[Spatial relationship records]

....

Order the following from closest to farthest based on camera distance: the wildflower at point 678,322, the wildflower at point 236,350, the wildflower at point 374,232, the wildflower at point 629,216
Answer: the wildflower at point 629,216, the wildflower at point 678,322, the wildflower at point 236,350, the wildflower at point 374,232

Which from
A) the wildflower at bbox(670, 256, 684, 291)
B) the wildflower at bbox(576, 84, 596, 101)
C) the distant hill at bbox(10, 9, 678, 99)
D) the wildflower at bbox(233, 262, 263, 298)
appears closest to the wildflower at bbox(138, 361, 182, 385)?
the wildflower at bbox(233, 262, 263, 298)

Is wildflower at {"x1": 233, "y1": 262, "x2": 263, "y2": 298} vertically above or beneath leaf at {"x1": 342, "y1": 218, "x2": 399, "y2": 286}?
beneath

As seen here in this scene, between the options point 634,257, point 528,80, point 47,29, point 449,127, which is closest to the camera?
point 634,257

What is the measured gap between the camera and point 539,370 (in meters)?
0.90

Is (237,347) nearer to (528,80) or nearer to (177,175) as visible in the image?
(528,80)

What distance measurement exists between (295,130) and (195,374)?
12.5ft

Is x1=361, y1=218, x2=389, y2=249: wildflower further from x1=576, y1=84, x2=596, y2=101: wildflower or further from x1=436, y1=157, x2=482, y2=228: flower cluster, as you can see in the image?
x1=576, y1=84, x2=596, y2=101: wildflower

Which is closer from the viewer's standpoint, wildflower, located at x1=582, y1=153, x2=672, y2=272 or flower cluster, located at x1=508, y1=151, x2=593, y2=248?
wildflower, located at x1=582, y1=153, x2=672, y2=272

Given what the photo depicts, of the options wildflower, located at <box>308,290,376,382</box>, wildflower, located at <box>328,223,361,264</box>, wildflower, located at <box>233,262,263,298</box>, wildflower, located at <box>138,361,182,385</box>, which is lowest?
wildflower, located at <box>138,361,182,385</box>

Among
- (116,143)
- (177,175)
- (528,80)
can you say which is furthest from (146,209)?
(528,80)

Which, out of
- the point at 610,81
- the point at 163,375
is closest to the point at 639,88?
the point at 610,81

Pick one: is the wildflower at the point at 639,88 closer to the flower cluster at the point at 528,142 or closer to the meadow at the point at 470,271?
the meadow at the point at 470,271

....

◆ STATED EXERCISE ◆
Rename every "camera" to "lens" throughout the material above, and leave everything else as it is.

◆ SOLUTION FOR THIS EXERCISE ◆
Order the following from closest to farthest based on lens distance: the wildflower at point 678,322, the wildflower at point 236,350, the wildflower at point 374,232, the wildflower at point 629,216
Answer: the wildflower at point 629,216, the wildflower at point 678,322, the wildflower at point 236,350, the wildflower at point 374,232

Which from
A) the wildflower at bbox(670, 256, 684, 291)
B) the wildflower at bbox(576, 84, 596, 101)
C) the distant hill at bbox(10, 9, 678, 99)
D) the wildflower at bbox(233, 262, 263, 298)
appears closest to the wildflower at bbox(138, 361, 182, 385)?
the wildflower at bbox(233, 262, 263, 298)

Is wildflower at {"x1": 233, "y1": 262, "x2": 263, "y2": 298} vertically above or beneath leaf at {"x1": 342, "y1": 218, "x2": 399, "y2": 286}?
beneath

As seen here in this scene, between the options point 634,257, point 528,80, point 47,29, point 449,127, which is closest to the lens?
point 634,257

What is the measured gap between the lens and point 539,370 (in meters)?
0.90

Is (237,347) nearer to (528,80) or nearer to (177,175) as visible in the image?
(528,80)

What distance measurement exists between (295,130) and (195,374)?
12.5ft

Is x1=361, y1=218, x2=389, y2=249: wildflower further from x1=576, y1=84, x2=596, y2=101: wildflower or further from x1=436, y1=157, x2=482, y2=228: flower cluster, as you can see in the image?
x1=576, y1=84, x2=596, y2=101: wildflower

Which is closer from the viewer's standpoint, wildflower, located at x1=582, y1=153, x2=672, y2=272 or flower cluster, located at x1=508, y1=151, x2=593, y2=248?
wildflower, located at x1=582, y1=153, x2=672, y2=272

Given what the photo depicts, of the options wildflower, located at <box>308,290,376,382</box>, wildflower, located at <box>328,223,361,264</box>, wildflower, located at <box>233,262,263,298</box>, wildflower, located at <box>138,361,182,385</box>, which is lowest?
wildflower, located at <box>138,361,182,385</box>

Among
- (116,143)
- (177,175)
- (528,80)
can you say which is furthest from (146,209)?
(528,80)

Which, out of
- the point at 610,81
- the point at 163,375
is closest to the point at 639,88?
the point at 610,81

Pick one: is the wildflower at the point at 639,88 closer to the flower cluster at the point at 528,142 or closer to the meadow at the point at 470,271?
the meadow at the point at 470,271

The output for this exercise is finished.